## [WHAT IS BEING ASKED]
Which set texts for the English Literature exam does the schooldays recollection below name?

## [SELECTED EXTRACT]
When I look back on my schooldays, my overwhelming sense is one of wasted opportunity coupled with the intense sensation of crushing disappointment and the faintest scent of Mycil Foot Powder…
I was a bright kid in my early school days and I cruised through my eleven plus* without any real idea that I had ever even taken it. This is the pattern of my life: I am successful at things only when I don’t realise I am doing them. In retrospect, that is the point at which everything started to go wrong. Those of us who ‘went up’ to the grammar school from the council estate became class traitors, the enemy of some of those we had grown up with and, although I’m pretty certain that it never even occurred to any of my new school friends, I felt keenly a class structure that I had never encountered before and, most particularly, my own place at the bottom of it. Worse, I had always been one of the brainboxes at my junior school, but here I was in the midst of an intake of about a hundred kids, all of whom I felt were considerably brighter than me. (They were.) I knew that I was going to find school a challenge, but I was not prepared for the misery that a walk home through the streets of my formative years was to bring me, bedecked in the reviled Billy Bunter cap and blazer** I was forced to wear, facing the hatred of those whom I had formally thought of as friends. A daily trip from school gate to Dante’s abandoned tenth level of Hell. It was alarming how quickly I cracked.
I buckled down for a while, tried to work my way through it – in class I had my hand up more often than a trainee vet – and at the end of my second year I was awarded the prize (a book about Tutenkhamen that I still have to this day) for ‘Progress and Industry’ which, even then I understood was a euphemism for ‘stupid, but tries hard’. Armed with this knowledge, I immediately stopped trying hard and became a full-time pain in the arse instead.
I scraped a handful of GCSE passes by whatever means, I am not sure, having reached a point where I did not even attempt to offer an excuse for not doing my homework. My low point being an assault on an English Literature exam having made no attempt whatsoever to read any of the three set texts: Twelfth Night a play that I thoroughly enjoyed seeing live, but could make neither head nor tail of on paper; Far from the Madding Crowd the coma-inducing text of which I hoped to bypass by reading about a quarter of a revision guide, and The Prologue to the Canterbury Tales which I saw no point whatsoever in even pretending to have read since I was so out of my depth by the foot of the first page that I would have required rescue by the RNLI***. Never-the-less, for reasons I can only begin to imagine, I was offered a place in Sixth Form – a future-life enhancing gift that I gratefully accepted by making no effort at all to study during the two years I was granted. For whomever it was who saw something in me back then, and for all of those who had to put up with me during those two years – most especially those who had to try and ‘teach’ me – I can only offer my sincere apologies. I do, at least, now have the maturity to know how badly I behaved towards you, and the self-awareness to understand that I completely blew a chance that I didn’t really deserve in the first place.

## [DATA RECORDS]
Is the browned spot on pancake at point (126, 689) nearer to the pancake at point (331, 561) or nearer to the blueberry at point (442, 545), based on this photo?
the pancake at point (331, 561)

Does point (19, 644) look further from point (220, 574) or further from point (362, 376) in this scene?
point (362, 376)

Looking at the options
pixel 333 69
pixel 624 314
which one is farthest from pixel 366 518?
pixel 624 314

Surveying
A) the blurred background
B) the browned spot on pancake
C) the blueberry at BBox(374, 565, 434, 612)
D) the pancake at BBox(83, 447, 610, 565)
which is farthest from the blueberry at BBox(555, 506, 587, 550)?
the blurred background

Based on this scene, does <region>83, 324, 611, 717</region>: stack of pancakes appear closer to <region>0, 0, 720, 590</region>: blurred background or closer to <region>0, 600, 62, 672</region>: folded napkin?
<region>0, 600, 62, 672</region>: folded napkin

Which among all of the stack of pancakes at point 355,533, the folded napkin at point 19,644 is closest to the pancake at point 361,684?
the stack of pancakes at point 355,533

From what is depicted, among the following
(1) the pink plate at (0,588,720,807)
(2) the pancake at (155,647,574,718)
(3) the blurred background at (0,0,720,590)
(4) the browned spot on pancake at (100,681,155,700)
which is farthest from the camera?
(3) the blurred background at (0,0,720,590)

--

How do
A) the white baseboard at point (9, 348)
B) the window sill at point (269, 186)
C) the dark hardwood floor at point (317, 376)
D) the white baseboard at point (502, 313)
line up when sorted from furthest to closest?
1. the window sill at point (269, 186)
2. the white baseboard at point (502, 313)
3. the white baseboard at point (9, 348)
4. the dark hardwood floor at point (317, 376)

## [FINISHED TASK]
Twelfth Night, Far from the Madding Crowd, and The Prologue to the Canterbury Tales.